This project seeks to predict surprising event boundaries in stories.
pip install -r requirements.txt
Python3 is required
GPU (>= 16GB memory) is highly recommended.
sh extract_all_features.sh
To run this source code, several external resources are required to be downloaded separately.
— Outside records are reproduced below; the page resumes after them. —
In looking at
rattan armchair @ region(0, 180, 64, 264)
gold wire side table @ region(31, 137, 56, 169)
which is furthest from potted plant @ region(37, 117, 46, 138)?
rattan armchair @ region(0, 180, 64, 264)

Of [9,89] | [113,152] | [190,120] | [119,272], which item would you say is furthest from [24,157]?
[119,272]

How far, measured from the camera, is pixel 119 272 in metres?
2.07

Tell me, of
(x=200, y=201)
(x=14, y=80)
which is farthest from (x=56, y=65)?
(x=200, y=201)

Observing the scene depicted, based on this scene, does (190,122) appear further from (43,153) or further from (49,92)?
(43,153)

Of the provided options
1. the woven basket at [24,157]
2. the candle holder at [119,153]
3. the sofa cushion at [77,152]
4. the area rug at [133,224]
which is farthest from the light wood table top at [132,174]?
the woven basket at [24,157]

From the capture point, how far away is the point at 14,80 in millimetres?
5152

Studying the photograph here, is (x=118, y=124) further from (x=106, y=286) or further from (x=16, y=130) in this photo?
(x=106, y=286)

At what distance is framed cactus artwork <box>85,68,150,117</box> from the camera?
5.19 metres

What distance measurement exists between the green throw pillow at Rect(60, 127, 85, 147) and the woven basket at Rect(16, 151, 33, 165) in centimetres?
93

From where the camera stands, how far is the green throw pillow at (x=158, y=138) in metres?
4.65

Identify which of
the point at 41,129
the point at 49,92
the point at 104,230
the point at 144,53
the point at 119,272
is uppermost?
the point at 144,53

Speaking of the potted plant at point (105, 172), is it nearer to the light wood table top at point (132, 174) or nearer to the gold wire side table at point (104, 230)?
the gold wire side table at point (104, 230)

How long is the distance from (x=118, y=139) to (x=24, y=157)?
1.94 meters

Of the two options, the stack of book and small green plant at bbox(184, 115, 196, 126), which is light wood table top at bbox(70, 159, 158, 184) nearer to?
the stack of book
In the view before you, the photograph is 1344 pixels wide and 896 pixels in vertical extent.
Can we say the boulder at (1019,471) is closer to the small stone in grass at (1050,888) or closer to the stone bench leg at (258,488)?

To facilitate understanding of the features without having to obtain each of them, we have extracted all features under data/
External resources required:
- Event annotated data (See Sap et al., 2021)
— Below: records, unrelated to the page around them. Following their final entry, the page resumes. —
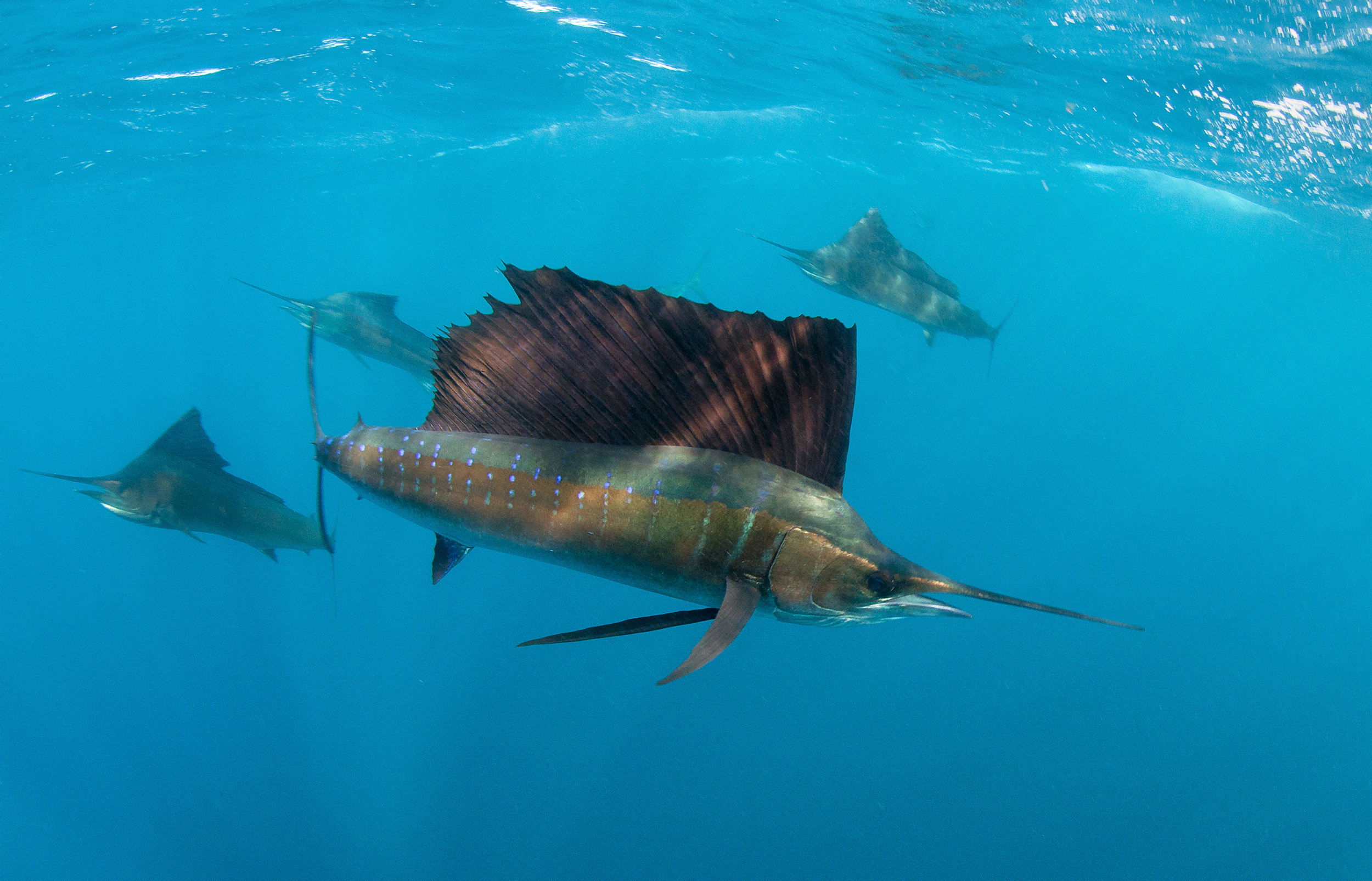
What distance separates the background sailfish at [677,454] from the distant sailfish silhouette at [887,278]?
5.34m

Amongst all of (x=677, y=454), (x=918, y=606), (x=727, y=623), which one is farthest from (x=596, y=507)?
(x=918, y=606)

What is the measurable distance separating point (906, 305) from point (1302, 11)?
5737 millimetres

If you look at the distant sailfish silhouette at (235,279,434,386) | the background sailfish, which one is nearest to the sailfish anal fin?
the background sailfish

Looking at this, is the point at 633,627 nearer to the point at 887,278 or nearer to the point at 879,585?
the point at 879,585

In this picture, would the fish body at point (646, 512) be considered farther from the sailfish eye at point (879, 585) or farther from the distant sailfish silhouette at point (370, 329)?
the distant sailfish silhouette at point (370, 329)

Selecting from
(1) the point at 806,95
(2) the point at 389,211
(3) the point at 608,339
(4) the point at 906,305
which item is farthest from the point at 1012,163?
(2) the point at 389,211

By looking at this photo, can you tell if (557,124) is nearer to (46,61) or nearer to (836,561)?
(46,61)

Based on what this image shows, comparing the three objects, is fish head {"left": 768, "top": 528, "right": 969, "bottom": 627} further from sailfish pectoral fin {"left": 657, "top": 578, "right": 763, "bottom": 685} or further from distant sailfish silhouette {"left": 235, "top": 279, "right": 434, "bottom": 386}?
distant sailfish silhouette {"left": 235, "top": 279, "right": 434, "bottom": 386}

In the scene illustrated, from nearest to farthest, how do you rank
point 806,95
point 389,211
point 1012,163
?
1. point 806,95
2. point 1012,163
3. point 389,211

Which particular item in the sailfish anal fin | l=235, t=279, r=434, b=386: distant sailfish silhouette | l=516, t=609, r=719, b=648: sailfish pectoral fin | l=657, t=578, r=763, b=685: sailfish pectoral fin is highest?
l=657, t=578, r=763, b=685: sailfish pectoral fin

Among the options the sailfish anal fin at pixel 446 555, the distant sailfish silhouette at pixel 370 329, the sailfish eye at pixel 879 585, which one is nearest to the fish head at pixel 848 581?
the sailfish eye at pixel 879 585

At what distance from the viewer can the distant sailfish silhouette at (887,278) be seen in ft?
22.8

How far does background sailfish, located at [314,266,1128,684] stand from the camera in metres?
1.63

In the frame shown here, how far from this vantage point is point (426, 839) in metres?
9.77
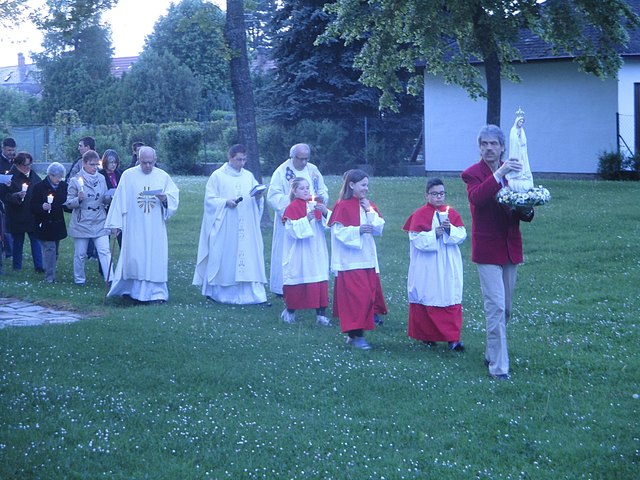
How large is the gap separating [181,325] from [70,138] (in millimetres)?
34083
- Story Cloze Test dataset (See Mostafazadeh et al., 2016)
- Atomic relation dataset (See Sap et al., 2019)
- Glucose relation dataset (See Mostafazadeh et al., 2020)
- Realis-annotated dataset (See Sims et al., 2019)
- URL and Access Key for using Turing-NLG model (See Rosset, 2020)
To train on detecting event boundaries:
sh train.sh event_boundaries
To train on identifying commonsense and nonsense story endings
sh train.sh story_cloze
To predict event boundaries on the story cloze dataset
python surprise_ranker_model.py --config_name surprise_ranker_lr_5e-6_gru_new_prior_confidence_limit_30_1 --lr 5e-6 --train_dataset_filename data/all_features_including_annotations_prev_sent_with_prior_confidence.csv --gru True --gru_length_limit 30 --feature_mode prior_confidence --fold_number 1 --inference_only True --load_trained_model True --infer_story_cloze True --story_cloze_train_dataset_filename data/all_features_including_annotations_story_cloze_with_prior_confidence.csv
Please run after model training. ROOT_DIR
refers to the root folder that contains all of trained model config folders.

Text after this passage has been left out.